I used to be a distributor for Branson cleaners and they are superior to the less-expensive commercial grade cleaners. Branson uses industrial-grade transducers which last longer and work better. And yes, get the heater.


----------



## jkretsch (Jul 14, 2009)

Coming into this thread several year's late but ... I've been using an Ultrasonic cleaner to clean my bike parts for a year or so and have tried several different cleaning solutions at varying concentrations trying to find the "perfect" mix that clean chains, cassettes, etc without etching the alloy surface. Finally I have come upon a solution made specifically for aluminum alloy called Branson MC-3 and this stuff really works!! I've tried on several parts including a really dirty chain and cassette and I'm very impressed. Even the alloy lockring came out clean with no etching. This is an industrial solution this is not easy to find in small quantities but it's currently available on eBay in 1 quart bottles for $25 which is enough to make almost 4 gallons of cleaning solution.


----------



## Fastskiguy (Jan 15, 2004)

Well since this thread has been revived....I'll update what I'm doing on my chains, it's pretty much following the moulten speed wax protocol using a jar and mineral spirits. I've decided my little 25$ ultrasonic cleaner doesn't really do the trick but simply agitating the chain in the jar works well....it's just super time consuming. A couple of rinses in alcohol and I'm good to go into the wax bath.

https://moltenspeedwax.com/pages/clean-your-chain

I like the mineral spirits because they're cheap and if you let it sit the solid oils and dirt will fall to the bottom of the jar and you can decant the clear stuff off the top and use it over and over. It's almost like....nothing to dispose of.

Anyway, just throwing it out there, there are lots of good ideas here


----------



## wvtrailbiker (Jan 24, 2008)

50/50 mix of simple green and water. Cheap and easy to dispose of. Stay away from the various cheap purple degreasers sold at auto stores they can eat the finish of components pretty quick.


----------



## jkretsch (Jul 14, 2009)

Yea, I was trying Purple Power previously and had to be really careful with the dilution. Initially I had it too strong and it etched some of my parts. The great thing about the Branson MC-3 is that it's formulated specifically for aluminum alloy and I've had no problems at all with etching when mixed at the recommended strength (10% MC-3 to water) and the parts cleanup nicer than anything else I've tried.


----------



## Fastskiguy (Jan 15, 2004)

How do you dispose of that stuff?


----------



## gregnash (Jul 17, 2010)

Currently been using a 6L heated ultra-sonic that I got off ebay. Dilution is about 25/75 Purple Simple Green and water, then throw in the mixture and heat to about 50C for a good 15 mins. That usually brings everything out nice and clean and shiny. Once done I rinse under hot water and dry. Has worked great for everything from the wife's jewelry to cleaning my trucks carb to bike parts.


----------



## Fastskiguy (Jan 15, 2004)

What did that heated ultrasonic cleaner run you? It sounds so nice for getting things super clean.


----------



## stillkeen (Mar 22, 2005)

Fastskiguy said:


> What did that heated ultrasonic cleaner run you? It sounds so nice for getting things super clean.

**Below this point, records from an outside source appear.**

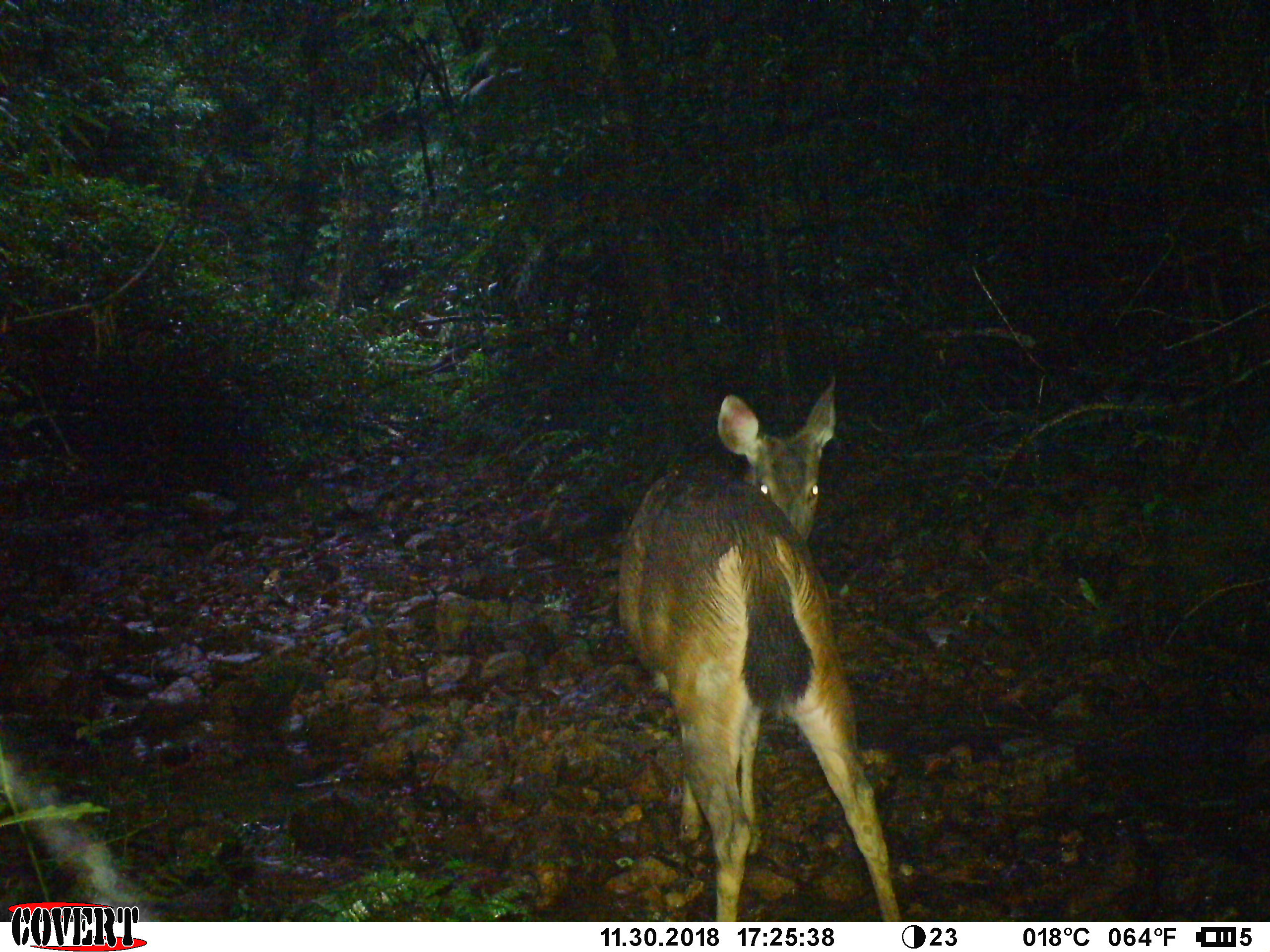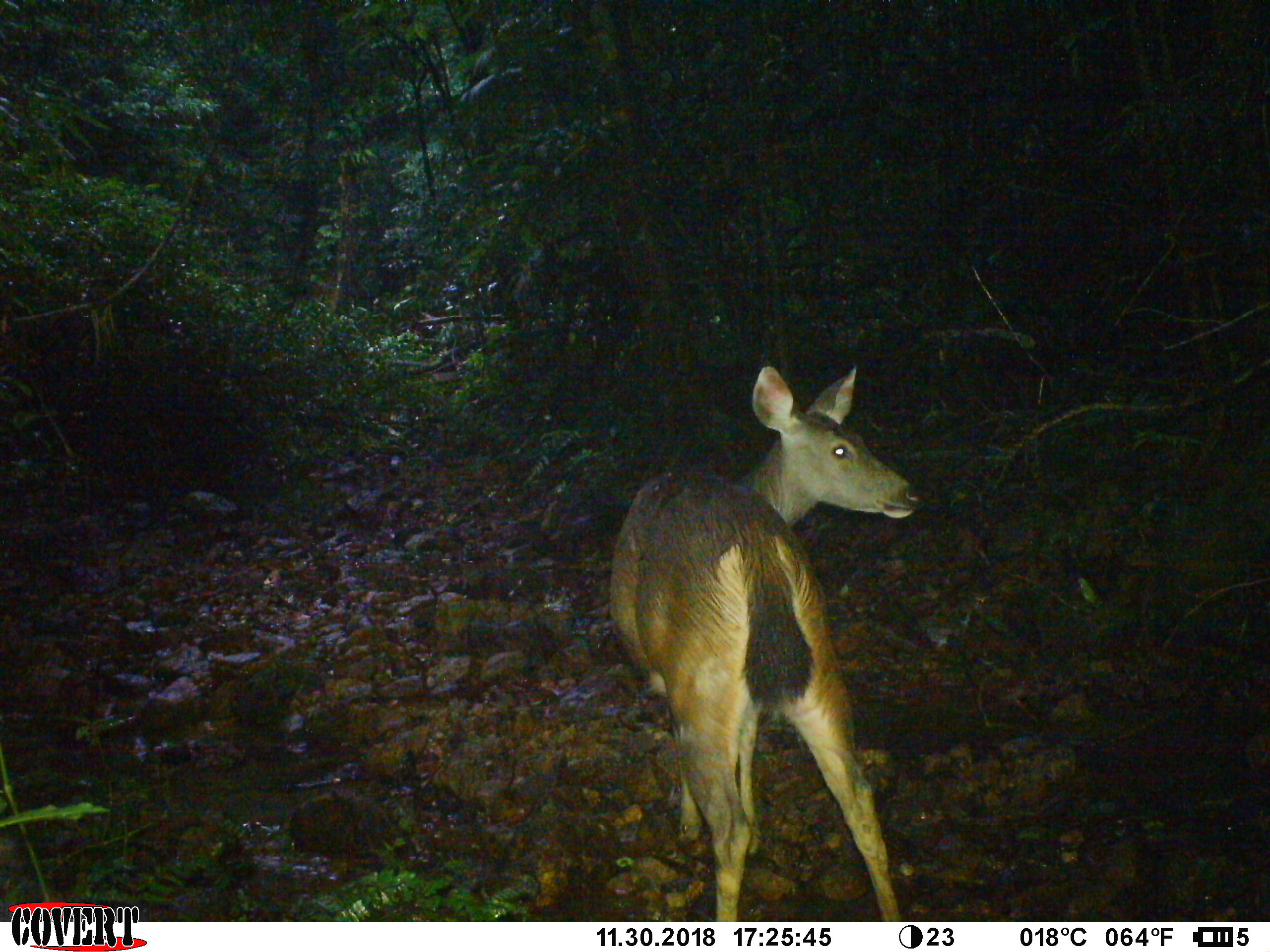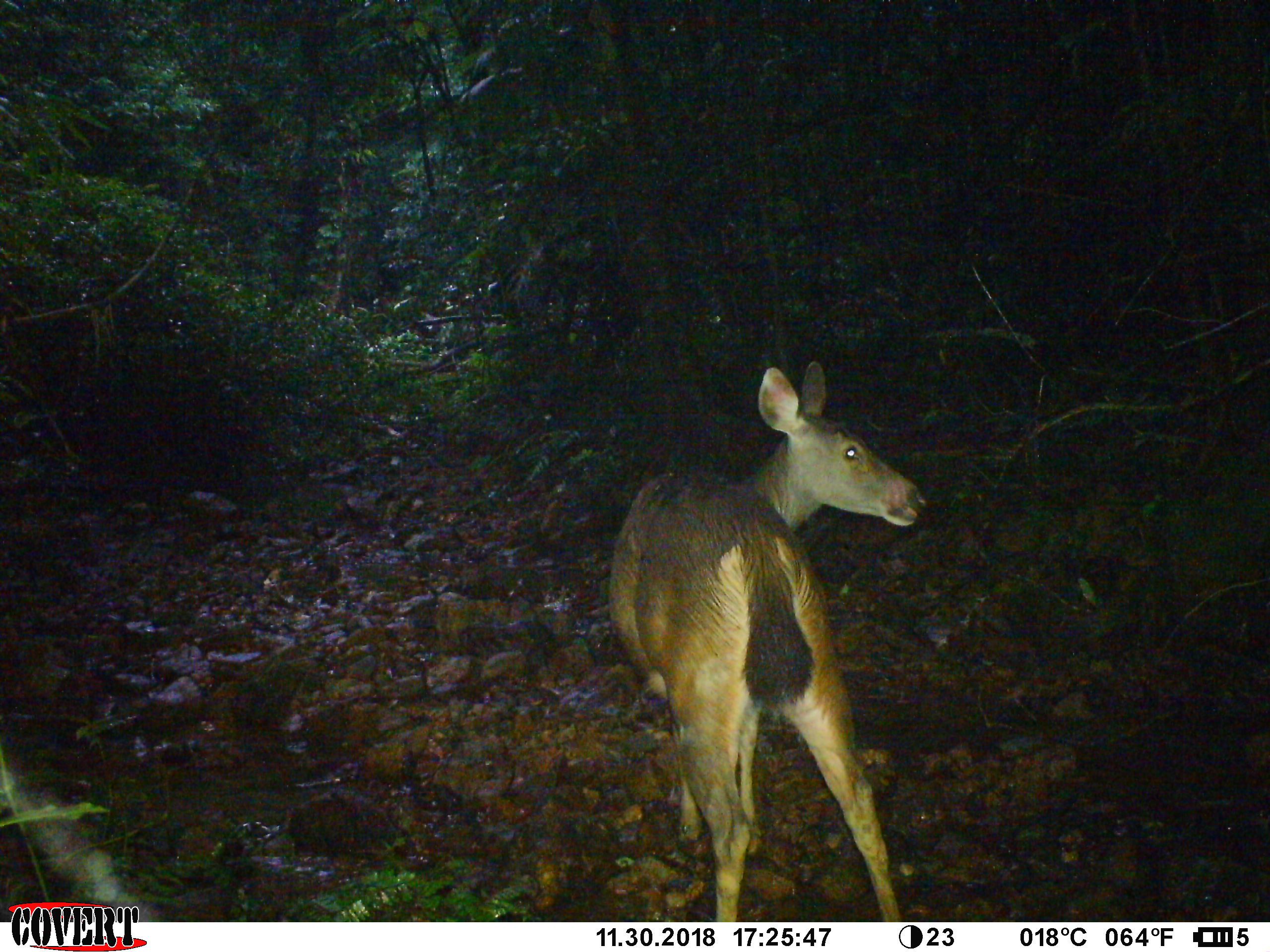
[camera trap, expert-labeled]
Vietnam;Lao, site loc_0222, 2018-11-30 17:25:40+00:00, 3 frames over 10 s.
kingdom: Animalia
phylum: Chordata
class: Mammalia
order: Artiodactyla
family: Cervidae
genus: Rusa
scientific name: Rusa unicolor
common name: sambar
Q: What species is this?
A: Sambar (Rusa unicolor).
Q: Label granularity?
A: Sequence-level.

I'm interested in this too. I see 6L Branson ones for a lot of money (they'd make financial sense for a business, but not some guy who cleans his chain and cassette twice a year), and then knock off's on ebay or my much smaller/weaker Harbor Freight one.


----------



## BlueCheesehead (Jul 17, 2010)

I use mineral spirits in my Branson B-12. It fits chains and road bike cassettes.


----------